Nearly all of Missouri’s abortion regulations, including laws that Planned Parenthood said made it impossible for providers to prescribe medication abortion, were struck down in a ruling Thursday by a Jackson County judge.
One of the regulations most widely condemned by abortion rights supporters, a 72-hour waiting period between an initial consultation and an abortion, has been unenforceable for several months under a temporary ruling. The 20-page decision from Jackson County Circuit Judge Jerri Zhang makes that decision permanent.
One of the few laws upheld Thursday by Zhang is a requirement that patients meet with a doctor in-person before being prescribed medication abortion. Zhang also upheld a requirement that only physicians can perform abortions.
In the ruling, Zhang alluded to the long and contentious political fights over abortion and her “limited constitutional role in this much broader discussion.”
The ruling comes after a 10-day bench trial played out in January in Kansas City in which Zhang heard from abortion providers, Planned Parenthood employees and women who underwent abortions they later regretted. And it comes more than 18 months after voters passed a constitutional amendment protecting the right to abortion up to the point of fetal viability.
“Debate and litigation around the topic of abortion has occurred for several decades. It is a deeply personal, philosophical and moral issue to many on both sides of the argument. It has also played a significant role in elected politics,” Zhang wrote in her decision Thursday.
“ … It is clear to this court that the beliefs surrounding abortion are, and will continue to be, an ongoing conversation and debate in American society.”
The ruling opens up access to medication abortion for Missourians for the first time since 2018. Medication abortion is the most common method to end a pregnancy in the United States, used in about two-thirds of abortions. Planned Parenthood in a statement Thursday said it will begin offering medication abortion appointments next week.

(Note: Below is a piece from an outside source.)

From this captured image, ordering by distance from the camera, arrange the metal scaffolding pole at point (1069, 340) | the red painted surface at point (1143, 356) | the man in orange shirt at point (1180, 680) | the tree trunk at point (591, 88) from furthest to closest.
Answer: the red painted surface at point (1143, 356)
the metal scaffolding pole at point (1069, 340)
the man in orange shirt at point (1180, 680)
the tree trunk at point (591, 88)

“This decision brings compassion and common sense back to Missouri health care,” Emily Wales, president and CEO of Planned Parenthood Great Plains said in a statement. “For too long, politicians forced patients to leave the state for an evidence-based and trusted form of abortion care. Now, that care is coming home and with it, we move closer to fulfilling the promise of reproductive freedom Missourians demanded.”

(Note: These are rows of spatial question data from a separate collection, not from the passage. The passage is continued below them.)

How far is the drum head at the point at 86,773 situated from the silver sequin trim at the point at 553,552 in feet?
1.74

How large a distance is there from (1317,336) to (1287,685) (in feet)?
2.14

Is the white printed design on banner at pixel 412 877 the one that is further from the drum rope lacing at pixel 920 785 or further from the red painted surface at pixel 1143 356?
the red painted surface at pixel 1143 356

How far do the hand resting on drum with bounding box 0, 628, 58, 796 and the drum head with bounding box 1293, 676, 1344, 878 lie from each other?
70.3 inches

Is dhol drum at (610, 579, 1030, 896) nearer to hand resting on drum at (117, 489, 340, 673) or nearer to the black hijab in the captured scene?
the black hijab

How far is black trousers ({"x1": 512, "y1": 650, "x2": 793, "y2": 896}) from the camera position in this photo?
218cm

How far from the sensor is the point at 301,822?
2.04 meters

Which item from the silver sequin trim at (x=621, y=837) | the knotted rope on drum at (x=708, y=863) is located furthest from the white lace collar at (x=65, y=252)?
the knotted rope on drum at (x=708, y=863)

The laws declared unconstitutional by Zhang include:
- Special licensing requirements for abortion providers.
- A ban on telemedicine that requires a physician be present when a patient takes abortion medication.
- Hospital admitting privileges for physicians performing abortions.
- A requirement for physicians prescribing medication abortions to have a state-approved complication plan.
- That medication abortion providers carry insurance covering physicians after they leave employment.
- Tissue removed during a surgical abortion be sent to a pathologist
- That patients be given material created by the state Department of Health and Senior Services, including a
- that reads “The life of each human being begins at conception. Abortion will terminate the life of a separate, unique, living human being.”
Medication abortion appointments will be available at the Planned Parenthood in Kansas City on Monday and in Columbia on Wednesday, a spokesperson said Thursday.
At trial, the Missouri attorney general’s office argued that the laws and regulations were necessary to protect women’s health. In post-trial briefings, the state argued that Planned Parenthood “brings this case to eliminate nearly all of Missouri’s health and safety abortion laws in one fell swoop.”
The ACLU of Missouri and Planned Parenthood, who filed the lawsuit immediately following the November 2024 election, argued the statutes were unconstitutional because they created unnecessary barriers for women trying to access abortion.
“Each of the mechanisms of interference and restriction already described delays access to abortion by forcing patients to navigate medically unnecessary barriers to care …” plaintiffs wrote in post-trial briefings. “Unnecessary travel often causes substantial delay for patients with inflexible work schedules, caregiving responsibilities, limited access to transportation, or patients trying to keep their pregnancy and abortion decision confidential.”
In 2022, Missouri became the first state to ban nearly all abortions after the U.S. Supreme Court overturned Roe v. Wade. In 2024, Missouri also became the first state to overturn an abortion ban by the vote of the people.
In response, lawmakers sent voters a new proposal that would ban abortion with limited exceptions for survivors of rape and incest. Missourians will vote on the measure listed as Amendment 3 in November.
Zhang’s ruling will likely be appealed to a higher court.
“The role of the court is to apply the law in any given case,” Zhang wrote, “and to base its decision solely on its interpretation of the law as applied to the evidence before it.”